Guenter Buchwald and Frank Bockius provide the excellent score, and instead of obscuring the beautifully crafted French intertitles, translations were narrated live by actor Paul McGann

THE WEDDING MARCH (1928): Melodrama was the order of the day, and what could be more melodramatic than Erich von Stroheim directing and starring is a romance. Opposite both Fay Wray (in her first featured role) and Zasu Pitts, no less. Stroheim plays Nicki, a prince of Vienna whose full name is a kilometer long, who gives up his skirt-chasing ways as soon as he lays eyes on Mitzi (Fay Wray.) Trouble is, the royal family needs money, and she is a commoner. His parents want him to marry into money, and that would be Cecilia (Zasu Pitts), the limping daughter of a local tycoon of corn plasters. But Nicki wants Mitzi, even if that raises the hackles of local butcher (and ironically, a pig) Schani. Raises them to possibly murderous levels. It's again high, high melodrama, and with an ending that's...well, that's a Stroheim kind of ending (hint: not happy.)

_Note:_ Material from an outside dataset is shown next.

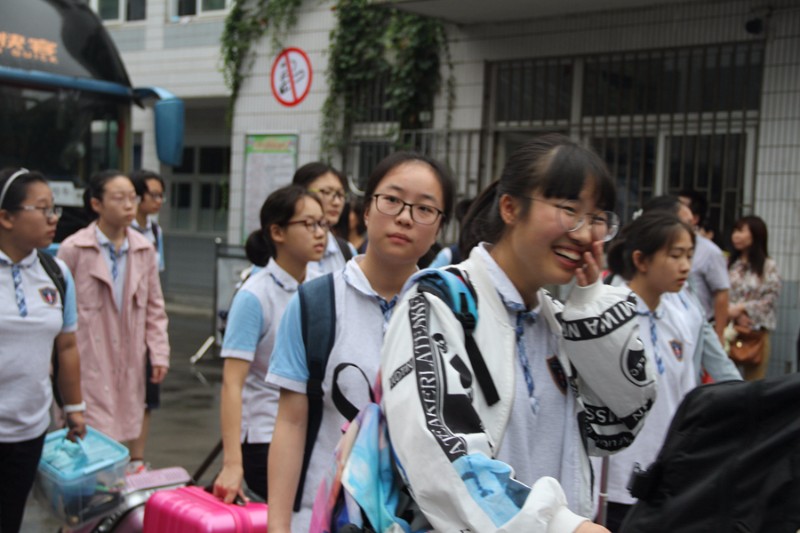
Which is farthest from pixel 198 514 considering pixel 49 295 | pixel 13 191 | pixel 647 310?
pixel 647 310

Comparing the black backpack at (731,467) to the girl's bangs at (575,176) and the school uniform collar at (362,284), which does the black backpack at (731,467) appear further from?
the school uniform collar at (362,284)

The whole affair was beautifully accompanied by the Mont Alto Motion Picture Orchestra
Fay Wray and Erich von Stroheim, in love.

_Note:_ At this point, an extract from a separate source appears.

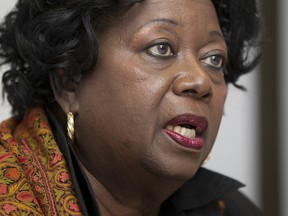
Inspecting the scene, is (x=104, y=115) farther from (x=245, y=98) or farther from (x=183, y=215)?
(x=245, y=98)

L'INFERNO (1911): And finally the long, long day ended with this lavish Italian interpretation of Dante's Inferno. It's been about a decade since I read it, but from what I remember it's a fairly faithful adaptation. Virgil, at the behest of Beatrice, leads Dante through the 9 levels of hell. The visuals are lavish and actually pretty creepy. Like many early movies it suffers from a very staged, static style, which makes it a pretty long slog even at just 66 minutes. Or maybe that was just my exhaustion. Anyway, great special effects (especially with the guy condemned to carry his own severed head around) but they were still figuring out pacing. But at least the visuals were beautifully gruesome and macabre. Oh, and most of the tortured souls are nearly naked in hell. But I guess that's Italy for you.

And for the macabre and weird, of course the Matti Bye Ensemble needed to provide the accompaniment, with Paul McGann again providing narration for the intertitles.
There's a lot of nudity in Hell, but not the kind you want to see. Kind of like Burning Man.